We supervise students at the University of Konstanz who can work on one of the topics on the list. If you want to work with us on one of these topics, send your CV and transcript of courses to david.garcia@uni-konstanz.de. We also welcome project ideas from students, if you want to propose your own one, please add a description similar to the ones you can see below.

  1. Replication and validation of bot detection on Twitter
    Implementing a machine learning predictor of automated Twitter accounts based on previous classifiers including Botometer, totervogel, and other recent approaches (Sayyadiharikandeh et al 2020 and González-Bailón & De Domenico, 2021). Evaluation using standard datasets of automated Twitter accounts and emerging data on novel bots to provide a critical benchmark and comparison of methods.

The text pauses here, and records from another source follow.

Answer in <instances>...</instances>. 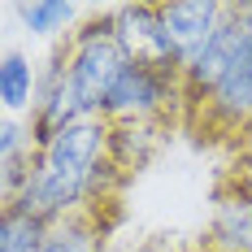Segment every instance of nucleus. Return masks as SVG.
<instances>
[{
  "instance_id": "f8f14e48",
  "label": "nucleus",
  "mask_w": 252,
  "mask_h": 252,
  "mask_svg": "<svg viewBox=\"0 0 252 252\" xmlns=\"http://www.w3.org/2000/svg\"><path fill=\"white\" fill-rule=\"evenodd\" d=\"M13 13H18V22H22L31 35H57V31H65V26L78 18V9L70 0H26Z\"/></svg>"
},
{
  "instance_id": "ddd939ff",
  "label": "nucleus",
  "mask_w": 252,
  "mask_h": 252,
  "mask_svg": "<svg viewBox=\"0 0 252 252\" xmlns=\"http://www.w3.org/2000/svg\"><path fill=\"white\" fill-rule=\"evenodd\" d=\"M226 187H235L239 196L252 200V144H244V157H239V165H235V174H230Z\"/></svg>"
},
{
  "instance_id": "9b49d317",
  "label": "nucleus",
  "mask_w": 252,
  "mask_h": 252,
  "mask_svg": "<svg viewBox=\"0 0 252 252\" xmlns=\"http://www.w3.org/2000/svg\"><path fill=\"white\" fill-rule=\"evenodd\" d=\"M44 235H48V222L39 213H31L22 204H4V218H0V252H39L44 248Z\"/></svg>"
},
{
  "instance_id": "1a4fd4ad",
  "label": "nucleus",
  "mask_w": 252,
  "mask_h": 252,
  "mask_svg": "<svg viewBox=\"0 0 252 252\" xmlns=\"http://www.w3.org/2000/svg\"><path fill=\"white\" fill-rule=\"evenodd\" d=\"M39 252H104V226L96 218V209H78V213H65L48 222V235H44V248Z\"/></svg>"
},
{
  "instance_id": "dca6fc26",
  "label": "nucleus",
  "mask_w": 252,
  "mask_h": 252,
  "mask_svg": "<svg viewBox=\"0 0 252 252\" xmlns=\"http://www.w3.org/2000/svg\"><path fill=\"white\" fill-rule=\"evenodd\" d=\"M248 139H252V135H248Z\"/></svg>"
},
{
  "instance_id": "4468645a",
  "label": "nucleus",
  "mask_w": 252,
  "mask_h": 252,
  "mask_svg": "<svg viewBox=\"0 0 252 252\" xmlns=\"http://www.w3.org/2000/svg\"><path fill=\"white\" fill-rule=\"evenodd\" d=\"M204 252H222V248H204Z\"/></svg>"
},
{
  "instance_id": "f257e3e1",
  "label": "nucleus",
  "mask_w": 252,
  "mask_h": 252,
  "mask_svg": "<svg viewBox=\"0 0 252 252\" xmlns=\"http://www.w3.org/2000/svg\"><path fill=\"white\" fill-rule=\"evenodd\" d=\"M109 152H113V122L83 118V122L65 126L52 144L39 148L35 178L13 204L39 213L44 222H57L65 213L96 204L104 196V187H100L104 170H113Z\"/></svg>"
},
{
  "instance_id": "20e7f679",
  "label": "nucleus",
  "mask_w": 252,
  "mask_h": 252,
  "mask_svg": "<svg viewBox=\"0 0 252 252\" xmlns=\"http://www.w3.org/2000/svg\"><path fill=\"white\" fill-rule=\"evenodd\" d=\"M178 83L183 78L178 74H165V70H152V65H126L122 78L113 83V92L104 96V109L100 118L104 122H126V126H139L148 122V118H157L161 109H165V100L174 96L178 100Z\"/></svg>"
},
{
  "instance_id": "39448f33",
  "label": "nucleus",
  "mask_w": 252,
  "mask_h": 252,
  "mask_svg": "<svg viewBox=\"0 0 252 252\" xmlns=\"http://www.w3.org/2000/svg\"><path fill=\"white\" fill-rule=\"evenodd\" d=\"M113 31H118V44L126 48V57L135 65H152V70L183 78V61H178L174 44L165 35V22H161V4H118Z\"/></svg>"
},
{
  "instance_id": "2eb2a0df",
  "label": "nucleus",
  "mask_w": 252,
  "mask_h": 252,
  "mask_svg": "<svg viewBox=\"0 0 252 252\" xmlns=\"http://www.w3.org/2000/svg\"><path fill=\"white\" fill-rule=\"evenodd\" d=\"M244 144H252V139H244Z\"/></svg>"
},
{
  "instance_id": "7ed1b4c3",
  "label": "nucleus",
  "mask_w": 252,
  "mask_h": 252,
  "mask_svg": "<svg viewBox=\"0 0 252 252\" xmlns=\"http://www.w3.org/2000/svg\"><path fill=\"white\" fill-rule=\"evenodd\" d=\"M65 48H70V78H74L78 96H83L92 118H100L104 96L113 92V83L130 65L126 48L118 44V31H113V13L92 18L87 26H78Z\"/></svg>"
},
{
  "instance_id": "6e6552de",
  "label": "nucleus",
  "mask_w": 252,
  "mask_h": 252,
  "mask_svg": "<svg viewBox=\"0 0 252 252\" xmlns=\"http://www.w3.org/2000/svg\"><path fill=\"white\" fill-rule=\"evenodd\" d=\"M209 248L222 252H252V200L235 187H218L213 222H209Z\"/></svg>"
},
{
  "instance_id": "423d86ee",
  "label": "nucleus",
  "mask_w": 252,
  "mask_h": 252,
  "mask_svg": "<svg viewBox=\"0 0 252 252\" xmlns=\"http://www.w3.org/2000/svg\"><path fill=\"white\" fill-rule=\"evenodd\" d=\"M191 130H209L222 126L226 135H252V52L230 70V78L200 104L187 113Z\"/></svg>"
},
{
  "instance_id": "f03ea898",
  "label": "nucleus",
  "mask_w": 252,
  "mask_h": 252,
  "mask_svg": "<svg viewBox=\"0 0 252 252\" xmlns=\"http://www.w3.org/2000/svg\"><path fill=\"white\" fill-rule=\"evenodd\" d=\"M252 52V0H230L222 26L213 31V39L200 48V57L183 70V83H178V100L183 109H200L222 83L230 78V70Z\"/></svg>"
},
{
  "instance_id": "9d476101",
  "label": "nucleus",
  "mask_w": 252,
  "mask_h": 252,
  "mask_svg": "<svg viewBox=\"0 0 252 252\" xmlns=\"http://www.w3.org/2000/svg\"><path fill=\"white\" fill-rule=\"evenodd\" d=\"M35 96H39V74H35L31 57L9 48L4 61H0V100L9 109V118L22 113V109H35Z\"/></svg>"
},
{
  "instance_id": "0eeeda50",
  "label": "nucleus",
  "mask_w": 252,
  "mask_h": 252,
  "mask_svg": "<svg viewBox=\"0 0 252 252\" xmlns=\"http://www.w3.org/2000/svg\"><path fill=\"white\" fill-rule=\"evenodd\" d=\"M222 18H226V0H165L161 4V22H165V35L174 44L183 70L200 57V48L213 39Z\"/></svg>"
}]
</instances>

  2. Corpus and analysis of #yes2* and #no2* hashtags
    Creating a list of hashtags that start with #yes2 and #no2 from a random tweet sample and collecting tweets using those hashtags to produce a corpus. Then annotate hashtags regarding their topic and test if #yes* hashtags are more successful than #no2* hashtags.
  3. Network analysis of colexification
    Analysis of networks connecting words through common translations, following our recent work studying affective meaning in this kind of network (Di Natale, Pellert & Garcia, 2021). This analysis can focus on various topics, such as the topological structure of the network (e.g. communities, comparison with other word networks), cultural aspects when including word ratings, and gender biases that generate stereotypical associations.
  4. Zero-shot and few-shot emotion detection with large language models
    Applying zero-shot models based on Natural Language Inference and few-shot models (e.g. GPT-3, GPT-neo) to detect emotional expression and sentiment in various kinds of text. Initial results of this approach are promising (Yin, Hay, & Roth, 2019) and can be systematically extended with exhaustive sentiment and emotion benchmark datasets.
  5. Data and resource integration for sentiment analysis: sentiment lexica
    Integrating data can be one of the most impactful scientific tasks when resources are scattered. Currently, there are many lexica of words and phrases annotated for emotion or sentiment in multiple languages. Including LIWC translations, adaptations of ANEW, and other multilingual resources, this project would curate and document a single-source to integrate all these lexica.
  6. Improvement of sentiment analysis with irony and sarcasm detection
    Integration of existing approaches to detect irony using established annotated datasets, testing if their inclusion in sentiment analysis methods improves classification performance.
  7. Ideology estimation of Twitter users from retweet data
    Adaptation of methods to identify political alignment of social media users that use following data (Barberá et al., 2015) to test if archival retweet data can also be used as a data source for this measurement. Validation of the method against aggregated data (e.g. US regions) and application to track changes over time.
  8. Testing an association between replicability of research and gender of authors
    Combining a database of the replications of experiments in psychology and other behavioral sciences with gender annotations of authors, either manually or automatically, to test if experiments led or involving female scientists are more likely to replicate.